Mr Trump and many of his supporters are tacitly defending the idea of America as a “white country”. The president’s opponents are right to describe this as a racist vision. But they may be wrong in thinking that this is a decisive argument. By the 2040s, the US is predicted to be “majority-minority”. Whites will be still be the largest ethnic group in the country, but they will be less than 50 per cent of the population. By railing against Mexicans, Muslims and Haitians, and calling for more immigration from Norway, Mr Trump is appealing directly to voters who feel angry about that racial and demographic shift. The current government shutdown is also linked to these issues, since it is caused by the president’s refusal to accept an amnesty for illegal immigrants who arrived as children.

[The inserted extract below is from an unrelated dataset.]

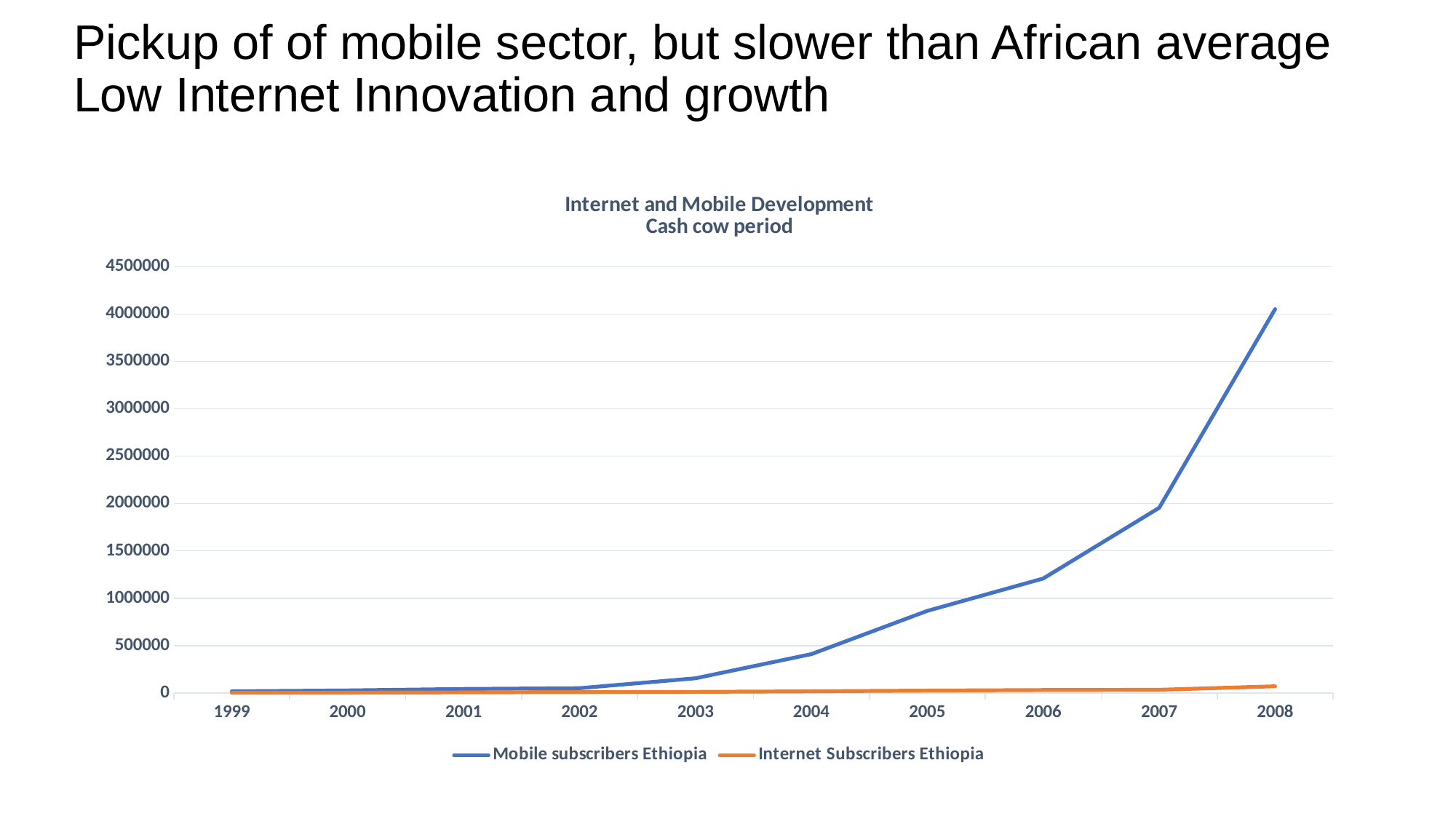
What kind of chart is shown on the slide? line chart In which year is the value for Mobile subscribers Ethiopia highest? 2008 In which year is the value for Mobile subscribers Ethiopia lowest? 1999 Which series is drawn in orange? Internet Subscribers Ethiopia What is the title of the chart? Internet and Mobile Development Cash cow period Do the values for Mobile subscribers Ethiopia rise or fall from 1999 to 2008? rise How many years are plotted along the x axis? 10 How many series does the legend list? 2 Is the value for Mobile subscribers Ethiopia in 2004 greater or less than 500000? less In 2008, which series has the larger value, Mobile subscribers Ethiopia or Internet Subscribers Ethiopia? Mobile subscribers Ethiopia Is the value for Mobile subscribers Ethiopia in 2008 greater or less than 3500000? greater Is the value for Mobile subscribers Ethiopia in 2006 greater or less than 1000000? greater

It should never be forgotten that a majority of white Americans voted for Mr Trump. Are these voters likely to turn away in disgust now because of the president’s “shithole country” comments? Or are they more likely quietly to agree? The record suggests that Mr Trump knows exactly what he is doing.
His ideas about race and immigration are nasty — but they are also widely shared, and not just in America. Japan accepted 28 refugees in the whole of 2016, and precisely three in the first half of 2017. It is virtually impossible for non-ethnic Chinese to gain citizenship in the People’s Republic of China, whose citizenship laws make explicit reference to “Chinese blood”. The EU has been split down the middle by the Polish and Hungarian governments’ refusal to accept EU-mandated quotas of refugees. The demand to “take back control” of British borders was fundamental to Britain’s Brexit vote. And the decline in Angela Merkel’s political fortunes in Germany has been closely linked to the chancellor’s decision to open her country’s borders to more than 1m refugees.
No European country has yet elected a Trump figure. But the continent’s politicians are tying themselves in knots trying to combine liberal principles with practical politics. President Emmanuel Macron speaks the language of tolerance, but is actually speeding up deportations of illegal migrants and tightening border controls. And nobody in Ms Merkel’s CDU party is campaigning for the Hungarian government to rip down the border walls that helped to stop the flow of refugees into Germany.
The fears and hatreds that the US president exploits exist well beyond his base. Liberal politicians need to find more effective policies and language to deal with those fears — or the “very stable genius” may continue to outsmart them.